> _COSE DA FARE_:
A. Secondo il testo sugli orari di lavoro, perché la produttività resta «un capitolo oscuro»?
B. Elenca i settori pubblici di cui il testo sugli orari di lavoro riporta le ore annue, accanto alla media del comparto «Stato», con le rispettive cifre.
C. Scrivi il seguito del testo sugli orari di lavoro nel pubblico e nel privato, partendo dopo l'ultima frase riportata.

> _PAGINA_:
--------------------------------

Friday, November 03, 2006

E questi non sono come e peggio degli evasori fiscali, che almeno lavorano?

Una maestra guadagna all'incirca 1.200 euro al mese. Come un operaio metalmeccanico, che però arriva a questa cifra solo con gli straordinari alla catena di montaggio. La differenza tra i due è che la prima, in un anno lavora, all'incirca 1.200 ore, in fabbrica per portare a casa lo stesso stipendio invece ne servono anche 500-600 in più. Dipende dai settori. Nel pubblico impiego le 36 ore alla settimana sono uno standard fisso da anni, nell'industria invece se ne lavorano 2-3 in più. Ecco la prima grande differenza. Le ferie? Almeno queste sono uguali per tutti, 24 giorni. Ma i maligni possono sempre dire: «Tanto quelli anche quando stanno al lavoro non fanno nulla!».

Il solco vero, tra pubblico e privato, comunque è rappresentato dagli orari e, negli ultimi tempi, anche dai differenti trattamenti salariali. La produttività invece rimane un capitolo oscuro: finora nessuno è riuscito (o ha voluto) misurarla. Ma andiamo per ordine. Stando agli orari contrattuali nell'industria si lavorano in media 1.736 ore l'anno, con differenze impercettibili da un settore all'altro. Nell'ambito pubblico, invece, è una vera cuccagna: la media del comparto «Stato» a fine 2000 era infatti pari a 1.361 ore, coi ministeriali ed i dipendenti delle Regioni che ne lavoravano 1.588, la Sanità 1.609, l'università 1.283, mentre la scuola crolla a 1.170.

--------------------------------

> _DATI REGISTRATI_:

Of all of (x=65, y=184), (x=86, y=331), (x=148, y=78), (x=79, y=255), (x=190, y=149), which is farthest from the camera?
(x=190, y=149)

--------------------------------

> _RISPOSTE_:
A. Perché finora nessuno è riuscito, o ha voluto, misurarla.

B.
- Ministeriali e dipendenti delle Regioni: 1.588 ore
- Sanità: 1.609 ore
- Università: 1.283 ore
- Scuola: 1.170 ore

C.
E gli stipendi? Dall'accordo del 1993 salari pubblici e privati sono rigidamente ancorati al costo della vita, ma molti dati dicono il contrario. Le ultime cifre diffuse dall'Istat, ad esempio, segnalano che ad agosto 2006, a fronte di un'inflazione pari al 2,2%, i salari dei lavoratori italiani sono saliti del 2,9%. Ma mentre industria (+3%), chimica (+3,3%) ed edilizia (+2,8%) sono stati più o meno nella media, la pubblica amministrazione ha messo a segno un +5%, addirittura +5,5% i ministeri, +6% le Regioni e +5,9% la sanità. Solo militari (+,9%) e Forze dell'ordine (+1,2) hanno dovuto tirare la cinghia. Nel 1995 un lavoratore del settore privato costava in media 25.500 euro l’anno (25.460 euro nell’industria e 25.540 nei servizi) e in 10 anni è arrivato a quota 33-34.400, con aumenti rispettivamente nell’ordine del 29,9 e del 34,7%. I dipendenti pubblici sono invece partiti da 26.940 euro ed in 10 anni hanno raggiunto quota 40.620. Con un balzo del 50,78%. Secondo un studio pubblicato sul sito «la voce.info», se a questi dipendenti fossero stati applicati gli aumenti concessi ai colleghi dell'industria e de servizi non sarebbero andati oltre i 34-34.600 euro. E soprattutto in 10 anni lo Stato avrebbe risparmiato tra i 129 ed i 144 miliardi di euro.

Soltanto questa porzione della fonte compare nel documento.